Dataset rows
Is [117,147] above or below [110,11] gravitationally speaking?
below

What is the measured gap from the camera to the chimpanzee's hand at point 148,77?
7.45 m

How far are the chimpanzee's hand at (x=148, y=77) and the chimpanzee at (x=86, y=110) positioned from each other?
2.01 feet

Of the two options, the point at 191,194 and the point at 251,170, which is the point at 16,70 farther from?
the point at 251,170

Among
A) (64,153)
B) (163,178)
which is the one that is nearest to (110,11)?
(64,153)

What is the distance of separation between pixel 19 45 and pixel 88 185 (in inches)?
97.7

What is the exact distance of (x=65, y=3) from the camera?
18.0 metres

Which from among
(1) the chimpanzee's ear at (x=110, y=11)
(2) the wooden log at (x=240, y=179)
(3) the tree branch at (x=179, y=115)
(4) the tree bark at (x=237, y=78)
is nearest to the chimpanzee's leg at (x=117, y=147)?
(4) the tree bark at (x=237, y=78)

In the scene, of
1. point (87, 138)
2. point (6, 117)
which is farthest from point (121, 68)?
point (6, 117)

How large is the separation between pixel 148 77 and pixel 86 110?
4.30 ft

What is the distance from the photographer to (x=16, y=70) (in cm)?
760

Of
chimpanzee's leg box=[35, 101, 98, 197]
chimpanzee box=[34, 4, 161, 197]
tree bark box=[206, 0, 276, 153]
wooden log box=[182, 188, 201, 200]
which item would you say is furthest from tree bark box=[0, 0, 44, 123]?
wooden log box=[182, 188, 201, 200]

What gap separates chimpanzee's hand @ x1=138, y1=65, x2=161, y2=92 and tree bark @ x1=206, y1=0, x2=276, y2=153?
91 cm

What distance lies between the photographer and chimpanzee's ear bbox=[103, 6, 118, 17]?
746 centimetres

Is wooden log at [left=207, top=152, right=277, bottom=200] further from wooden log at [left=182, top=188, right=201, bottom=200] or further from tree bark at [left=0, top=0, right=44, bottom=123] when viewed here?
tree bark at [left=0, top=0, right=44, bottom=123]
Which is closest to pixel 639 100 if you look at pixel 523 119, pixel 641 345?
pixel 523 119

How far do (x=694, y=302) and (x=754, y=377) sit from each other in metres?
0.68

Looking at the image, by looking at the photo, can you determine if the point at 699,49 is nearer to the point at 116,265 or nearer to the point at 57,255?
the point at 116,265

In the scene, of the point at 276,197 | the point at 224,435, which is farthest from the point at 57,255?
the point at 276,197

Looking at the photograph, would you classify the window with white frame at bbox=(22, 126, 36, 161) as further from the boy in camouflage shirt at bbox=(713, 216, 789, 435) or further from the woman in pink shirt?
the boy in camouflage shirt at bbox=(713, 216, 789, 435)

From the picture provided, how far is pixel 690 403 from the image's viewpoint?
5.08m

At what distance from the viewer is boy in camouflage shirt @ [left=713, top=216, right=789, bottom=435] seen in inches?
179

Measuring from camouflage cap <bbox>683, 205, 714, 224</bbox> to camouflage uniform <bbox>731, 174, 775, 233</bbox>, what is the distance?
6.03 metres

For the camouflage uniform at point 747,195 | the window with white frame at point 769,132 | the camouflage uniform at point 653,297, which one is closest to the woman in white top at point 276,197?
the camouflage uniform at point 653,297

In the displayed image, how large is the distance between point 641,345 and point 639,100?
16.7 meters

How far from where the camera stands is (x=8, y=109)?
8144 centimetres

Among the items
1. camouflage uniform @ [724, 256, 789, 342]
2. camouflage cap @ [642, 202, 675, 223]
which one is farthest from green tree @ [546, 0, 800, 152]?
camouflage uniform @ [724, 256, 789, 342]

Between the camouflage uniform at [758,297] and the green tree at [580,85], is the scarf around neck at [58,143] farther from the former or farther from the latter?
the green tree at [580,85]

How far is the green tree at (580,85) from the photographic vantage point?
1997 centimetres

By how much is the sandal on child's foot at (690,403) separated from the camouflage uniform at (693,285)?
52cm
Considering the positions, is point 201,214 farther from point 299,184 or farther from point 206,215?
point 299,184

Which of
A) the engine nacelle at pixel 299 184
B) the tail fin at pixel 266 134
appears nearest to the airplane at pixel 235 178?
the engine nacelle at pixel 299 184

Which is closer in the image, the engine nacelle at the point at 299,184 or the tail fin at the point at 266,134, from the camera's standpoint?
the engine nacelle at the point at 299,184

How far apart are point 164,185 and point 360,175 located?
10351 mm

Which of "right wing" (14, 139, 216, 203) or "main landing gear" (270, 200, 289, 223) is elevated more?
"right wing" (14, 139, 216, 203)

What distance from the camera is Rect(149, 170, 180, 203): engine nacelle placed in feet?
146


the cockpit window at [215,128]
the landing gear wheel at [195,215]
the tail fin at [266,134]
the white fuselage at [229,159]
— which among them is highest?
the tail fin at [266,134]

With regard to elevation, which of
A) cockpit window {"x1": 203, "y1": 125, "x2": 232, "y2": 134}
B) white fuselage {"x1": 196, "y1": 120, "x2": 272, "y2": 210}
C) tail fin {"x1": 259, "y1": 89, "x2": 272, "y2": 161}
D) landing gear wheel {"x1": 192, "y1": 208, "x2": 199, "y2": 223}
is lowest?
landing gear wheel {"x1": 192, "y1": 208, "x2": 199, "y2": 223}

### [Instructions to follow]
Please repeat all the records above exactly as they appear.

### [Result]
Is [117,147] above or below [110,11] gravitationally speaking?
below

What is the measured gap from the camera to the chimpanzee's hand at point 148,77?
7.45 m

How far are the chimpanzee's hand at (x=148, y=77) and the chimpanzee at (x=86, y=110) positioned from each other?
2.01 feet

Of the two options, the point at 191,194 and the point at 251,170, which is the point at 16,70 farther from?
the point at 251,170

Among
A) (64,153)
B) (163,178)
which is the one that is nearest to (110,11)?
(64,153)

What is the distance of separation between pixel 19 45 and pixel 88 185 (in inches)?
97.7

What is the exact distance of (x=65, y=3) from the camera?
18.0 metres

Which from among
(1) the chimpanzee's ear at (x=110, y=11)
(2) the wooden log at (x=240, y=179)
(3) the tree branch at (x=179, y=115)
(4) the tree bark at (x=237, y=78)
is nearest to the chimpanzee's leg at (x=117, y=147)?
(4) the tree bark at (x=237, y=78)

In the scene, of
1. point (87, 138)
2. point (6, 117)
which is farthest from point (121, 68)?
point (6, 117)

How large is the separation between pixel 148 77 and pixel 86 110?
4.30 ft

What is the distance from the photographer to (x=16, y=70) (in cm)?
760

Of
chimpanzee's leg box=[35, 101, 98, 197]
chimpanzee box=[34, 4, 161, 197]
tree bark box=[206, 0, 276, 153]
wooden log box=[182, 188, 201, 200]
which item would you say is furthest from tree bark box=[0, 0, 44, 123]?
wooden log box=[182, 188, 201, 200]

What gap separates chimpanzee's hand @ x1=138, y1=65, x2=161, y2=92 and tree bark @ x1=206, y1=0, x2=276, y2=153?
91 cm

What distance lies between the photographer and chimpanzee's ear bbox=[103, 6, 118, 17]?
746 centimetres

Is wooden log at [left=207, top=152, right=277, bottom=200] further from wooden log at [left=182, top=188, right=201, bottom=200] or further from tree bark at [left=0, top=0, right=44, bottom=123] when viewed here?
tree bark at [left=0, top=0, right=44, bottom=123]
Which is closest to pixel 639 100 if you look at pixel 523 119, pixel 641 345?
pixel 523 119

How far do (x=694, y=302) and (x=754, y=377) sit from each other in metres?
0.68

Looking at the image, by looking at the photo, can you determine if the point at 699,49 is nearer to the point at 116,265 or nearer to the point at 57,255?
the point at 116,265

In the scene, of the point at 276,197 | the point at 224,435, which is farthest from the point at 57,255?
the point at 276,197

Looking at the photograph, would you classify the window with white frame at bbox=(22, 126, 36, 161) as further from the boy in camouflage shirt at bbox=(713, 216, 789, 435) or further from the woman in pink shirt?
the boy in camouflage shirt at bbox=(713, 216, 789, 435)

From the picture provided, how far is pixel 690 403 from the image's viewpoint?
5.08m

At what distance from the viewer is boy in camouflage shirt @ [left=713, top=216, right=789, bottom=435] seen in inches?
179

Measuring from camouflage cap <bbox>683, 205, 714, 224</bbox> to camouflage uniform <bbox>731, 174, 775, 233</bbox>, what is the distance?
6.03 metres

For the camouflage uniform at point 747,195 | the window with white frame at point 769,132 | the camouflage uniform at point 653,297, which one is closest to the woman in white top at point 276,197?
the camouflage uniform at point 653,297

In the displayed image, how large is the distance between point 641,345 and point 639,100?
16.7 meters

How far from where the camera stands is (x=8, y=109)?
8144 centimetres

Among the items
1. camouflage uniform @ [724, 256, 789, 342]
2. camouflage cap @ [642, 202, 675, 223]
which one is farthest from green tree @ [546, 0, 800, 152]?
camouflage uniform @ [724, 256, 789, 342]

Between the camouflage uniform at [758,297] and the green tree at [580,85], is the scarf around neck at [58,143] farther from the former or farther from the latter?
the green tree at [580,85]

How far is the green tree at (580,85) from the photographic vantage point?
1997 centimetres

By how much is the sandal on child's foot at (690,403) separated from the camouflage uniform at (693,285)?
52cm
Considering the positions, is point 201,214 farther from point 299,184 or farther from point 206,215?
point 299,184

Which of
A) the engine nacelle at pixel 299 184
B) the tail fin at pixel 266 134
appears nearest to the airplane at pixel 235 178?
the engine nacelle at pixel 299 184

Which is closer in the image, the engine nacelle at the point at 299,184 or the tail fin at the point at 266,134, from the camera's standpoint?
the engine nacelle at the point at 299,184

How far apart are point 164,185 and point 360,175 located?
10351 mm

Which of "right wing" (14, 139, 216, 203) or "main landing gear" (270, 200, 289, 223) is elevated more?
"right wing" (14, 139, 216, 203)

What distance from the camera is Rect(149, 170, 180, 203): engine nacelle placed in feet?
146


the cockpit window at [215,128]
the landing gear wheel at [195,215]
the tail fin at [266,134]
the white fuselage at [229,159]
— which among them is highest?
the tail fin at [266,134]

With regard to elevation, which of
A) cockpit window {"x1": 203, "y1": 125, "x2": 232, "y2": 134}
B) white fuselage {"x1": 196, "y1": 120, "x2": 272, "y2": 210}
C) tail fin {"x1": 259, "y1": 89, "x2": 272, "y2": 161}
D) landing gear wheel {"x1": 192, "y1": 208, "x2": 199, "y2": 223}
is lowest?
landing gear wheel {"x1": 192, "y1": 208, "x2": 199, "y2": 223}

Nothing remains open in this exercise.